Secondo quanto riferito, Rocco Palombella, segretario generale della Uilm, avrebbe sottolineato che Taranto non sarebbe mai stata in contrasto con Genova e che i due siti dovrebbero convivere. Per il leader della Uilm, sarebbe necessario fare una decarbonizzazione seria e programmata, con l’obiettivo di far ripartire gli impianti a freddo di Taranto non in alternativa a quelli di Genova, poiché con una produzione di 6 milioni di tonnellate sarebbe possibile far coesistere Taranto, Genova e Novi.

Le difficoltà di Taranto influirebbero anche sugli impianti di Genova: molti semilavorati in Puglia vengono infatti mandati al Nord per essere raffinati. Senza materia prima da Taranto, Genova non avrebbe il «grezzo» su cui lavorare, determinando una situazione di stallo con produzione fortemente rallentata, molti operai in cassa integrazione e proteste sindacali sempre più frequenti.

Il contesto delle proteste simultanee a novembre 2025

A Taranto, a Genova e a Novi Ligure i lavoratori di Acciaierie d’Italia, ex Ilva, avrebbero manifestato attraverso scioperi e blocchi, segnalando l’unità nella vertenza pur provenendo da siti geograficamente distanti. La protesta sarebbe scattata contro il piano del governo che, secondo i sindacalisti, porterebbe alla chiusura della fabbrica con conseguenze significative per l’occupazione nel Nord Italia e per la siderurgia nazionale.

Il piano di decarbonizzazione

Nel 2025 Stato, Regione e istituzioni locali avrebbero sancito un impegno verso la decarbonizzazione dell’ex Ilva di Taranto: l’obiettivo sarebbe un piano strutturale che combini produzione, tutela ambientale e occupazione. Secondo quanto comunicato, il piano prevederebbe la produzione di 8 milioni di tonnellate di acciaio attraverso quattro forni elettrici, tre a Taranto e uno a Genova, con una ripartizione della produzione di 6 milioni a Taranto e 2 milioni a Genova.

L’importanza di mantenere i due siti uniti

La Uilm contesta l’ipotesi di una divisione che separi Genova da Taranto, sostenendo che le separazioni avrebbero sempre prodotto risultati negativi. Se Genova e Novi non operassero in sinergia con Taranto, dovrebbero confrontarsi con un mercato altamente competitivo, situazione in cui questi due poli non sarebbero in grado di reggere autonomamente.

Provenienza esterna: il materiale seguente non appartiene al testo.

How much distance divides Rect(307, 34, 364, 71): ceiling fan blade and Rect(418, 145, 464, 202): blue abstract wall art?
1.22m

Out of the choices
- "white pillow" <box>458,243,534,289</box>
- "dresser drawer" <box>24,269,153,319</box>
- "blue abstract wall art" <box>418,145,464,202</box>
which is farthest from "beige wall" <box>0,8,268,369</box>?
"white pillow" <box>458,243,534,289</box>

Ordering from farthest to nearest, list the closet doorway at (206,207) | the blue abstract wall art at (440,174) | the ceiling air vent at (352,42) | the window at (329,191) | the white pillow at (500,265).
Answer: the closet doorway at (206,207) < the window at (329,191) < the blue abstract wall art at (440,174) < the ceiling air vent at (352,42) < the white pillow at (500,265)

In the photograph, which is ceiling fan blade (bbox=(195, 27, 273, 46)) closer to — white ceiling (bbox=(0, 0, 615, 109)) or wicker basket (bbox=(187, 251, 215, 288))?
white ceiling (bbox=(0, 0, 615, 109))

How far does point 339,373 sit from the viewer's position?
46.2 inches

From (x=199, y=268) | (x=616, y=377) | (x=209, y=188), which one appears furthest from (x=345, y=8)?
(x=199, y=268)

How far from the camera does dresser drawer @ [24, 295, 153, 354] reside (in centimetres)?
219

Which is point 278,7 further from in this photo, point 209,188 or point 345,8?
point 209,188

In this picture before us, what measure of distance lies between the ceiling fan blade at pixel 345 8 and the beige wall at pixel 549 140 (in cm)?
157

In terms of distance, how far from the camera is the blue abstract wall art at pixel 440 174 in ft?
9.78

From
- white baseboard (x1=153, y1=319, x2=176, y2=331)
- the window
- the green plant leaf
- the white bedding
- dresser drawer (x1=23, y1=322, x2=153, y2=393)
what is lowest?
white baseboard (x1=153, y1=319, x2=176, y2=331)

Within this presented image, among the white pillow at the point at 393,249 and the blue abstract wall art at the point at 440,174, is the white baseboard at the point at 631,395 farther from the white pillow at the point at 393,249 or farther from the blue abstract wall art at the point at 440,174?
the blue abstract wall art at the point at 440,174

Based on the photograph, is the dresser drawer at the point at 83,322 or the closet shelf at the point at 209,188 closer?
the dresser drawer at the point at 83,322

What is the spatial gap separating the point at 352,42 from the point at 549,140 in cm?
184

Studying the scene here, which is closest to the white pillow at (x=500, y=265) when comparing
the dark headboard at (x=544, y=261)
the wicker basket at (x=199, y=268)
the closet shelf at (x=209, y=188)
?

La posizione dei sindacati riflette una consapevolezza condivisa: il complesso siderurgico italiano funzionerebbe come un’unità integrata, dove Taranto fornisce i semilavorati e Genova completa il ciclo di raffinazione. La separazione dei due poli comporterebbe, secondo questa prospettiva, conseguenze negative per la competitività della filiera e per l’occupazione in entrambe le regioni.